60-latka w okrutny sposób pozbyła się kociąt

Na WieleLiter.pl pisaliśmy o znalezionych w śmietniku pięciu małych kotkach. 60-latka z gminy Sława w woj. lubuskim, która wyrzuciła zwierzęta początkowo nie chciała przyznać się do winy, ale nie pozostanie bezkarna. Natomiast piątka kociąt nabiera sił w domu policjanta ze Sławy, który je przygarnął pod opiekę.

Przypomnijmy. Dwie kobiety przechodzące 8 maja wieczorem przez skwer w Sławie z pewnością nie spodziewały się, że dokonają takiego ponurego odkrycia. Panie usłyszały dziwne odgłosy, które wydobywały się z pobliskiego śmietnika. Postanowiły to sprawdzić i zauważyły w głębi kosza poruszający się worek foliowy. Po chwili na miejscu pojawił się patrol policji.

Sierż. szt. Jan Maławski wydobył z kosza zwiniętą torbę foliową w której znajdowało się pięć malutkich kotków. Kocięta natychmiast zostały wyciągnięte z torby. Policjant nie mógł pozostać obojętnym na ich los. W domu ma kotkę, która okociła się kilka dni wcześniej. Postanowił, że pięć małych kociąt, które zostały porzucone zabierze do siebie i się nimi zaopiekuje – powiedziała podkom. Maja Piwowarska, oficer prasowy KPP Wschowa.
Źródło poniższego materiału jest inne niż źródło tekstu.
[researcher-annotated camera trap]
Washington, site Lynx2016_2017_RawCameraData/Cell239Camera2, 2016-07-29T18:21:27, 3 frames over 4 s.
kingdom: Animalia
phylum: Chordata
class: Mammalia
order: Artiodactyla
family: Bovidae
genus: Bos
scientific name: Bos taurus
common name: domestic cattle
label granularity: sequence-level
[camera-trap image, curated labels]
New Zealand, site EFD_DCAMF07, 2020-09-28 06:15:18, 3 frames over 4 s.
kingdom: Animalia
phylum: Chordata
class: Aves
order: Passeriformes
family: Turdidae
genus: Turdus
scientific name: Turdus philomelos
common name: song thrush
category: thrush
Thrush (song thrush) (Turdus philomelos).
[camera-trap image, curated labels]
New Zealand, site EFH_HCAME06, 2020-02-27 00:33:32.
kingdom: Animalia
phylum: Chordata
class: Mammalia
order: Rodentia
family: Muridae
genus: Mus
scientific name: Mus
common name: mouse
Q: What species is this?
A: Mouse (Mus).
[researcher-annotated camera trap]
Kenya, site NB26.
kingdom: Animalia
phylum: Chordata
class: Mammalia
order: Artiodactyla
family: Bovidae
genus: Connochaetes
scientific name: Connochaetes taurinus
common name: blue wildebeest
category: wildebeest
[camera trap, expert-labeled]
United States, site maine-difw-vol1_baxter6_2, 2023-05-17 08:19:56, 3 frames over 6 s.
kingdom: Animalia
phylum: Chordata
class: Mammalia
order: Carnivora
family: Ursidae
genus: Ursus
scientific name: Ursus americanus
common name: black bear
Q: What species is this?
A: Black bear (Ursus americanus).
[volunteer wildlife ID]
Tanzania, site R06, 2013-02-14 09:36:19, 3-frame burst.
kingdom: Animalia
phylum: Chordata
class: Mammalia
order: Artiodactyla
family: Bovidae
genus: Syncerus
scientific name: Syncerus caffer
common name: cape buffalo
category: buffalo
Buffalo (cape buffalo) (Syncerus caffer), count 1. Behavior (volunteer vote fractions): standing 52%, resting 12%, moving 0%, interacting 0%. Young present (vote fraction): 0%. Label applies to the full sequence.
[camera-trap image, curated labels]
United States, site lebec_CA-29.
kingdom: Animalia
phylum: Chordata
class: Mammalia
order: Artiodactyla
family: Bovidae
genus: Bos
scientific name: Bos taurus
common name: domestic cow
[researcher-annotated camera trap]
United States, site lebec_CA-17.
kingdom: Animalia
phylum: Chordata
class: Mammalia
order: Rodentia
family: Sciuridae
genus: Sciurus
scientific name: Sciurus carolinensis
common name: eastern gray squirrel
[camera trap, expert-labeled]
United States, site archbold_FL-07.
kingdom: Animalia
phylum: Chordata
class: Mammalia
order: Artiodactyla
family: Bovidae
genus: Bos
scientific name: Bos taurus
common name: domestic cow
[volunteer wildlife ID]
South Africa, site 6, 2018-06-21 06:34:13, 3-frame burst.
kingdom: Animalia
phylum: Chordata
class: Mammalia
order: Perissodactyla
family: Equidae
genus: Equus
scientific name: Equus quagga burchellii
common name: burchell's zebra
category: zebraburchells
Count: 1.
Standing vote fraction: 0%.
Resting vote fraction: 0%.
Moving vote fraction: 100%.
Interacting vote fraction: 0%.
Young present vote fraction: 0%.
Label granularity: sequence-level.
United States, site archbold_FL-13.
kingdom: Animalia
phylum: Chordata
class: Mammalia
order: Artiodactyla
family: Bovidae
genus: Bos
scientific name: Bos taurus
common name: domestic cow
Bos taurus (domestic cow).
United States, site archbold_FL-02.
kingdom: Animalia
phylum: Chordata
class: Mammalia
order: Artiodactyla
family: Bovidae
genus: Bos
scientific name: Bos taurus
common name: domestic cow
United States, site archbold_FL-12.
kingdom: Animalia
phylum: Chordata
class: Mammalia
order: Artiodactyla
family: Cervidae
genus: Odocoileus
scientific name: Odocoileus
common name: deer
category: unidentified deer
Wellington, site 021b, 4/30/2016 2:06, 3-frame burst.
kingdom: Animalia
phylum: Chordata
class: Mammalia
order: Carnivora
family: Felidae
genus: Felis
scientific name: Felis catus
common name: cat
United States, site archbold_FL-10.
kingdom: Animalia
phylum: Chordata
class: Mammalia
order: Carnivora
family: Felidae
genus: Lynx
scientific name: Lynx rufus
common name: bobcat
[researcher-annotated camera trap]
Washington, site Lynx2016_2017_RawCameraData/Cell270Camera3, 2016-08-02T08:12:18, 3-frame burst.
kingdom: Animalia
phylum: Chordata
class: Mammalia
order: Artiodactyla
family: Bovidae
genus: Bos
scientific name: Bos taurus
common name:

Sławscy policjanci trzy dni później (11 maja) zatrzymali 60-letnią mieszkankę gminy Sława, która postanowiła pozbyć się pięciu bezbronnych kotków. Kobieta początkowo starała się wmówić policjantom, że nie miała nic wspólnego z tym okrutnym postępowaniem, ale w końcu przyznała się. Teraz grozi jej kara do 3 lat pozbawienia wolności za znęcanie się nad zwierzętami.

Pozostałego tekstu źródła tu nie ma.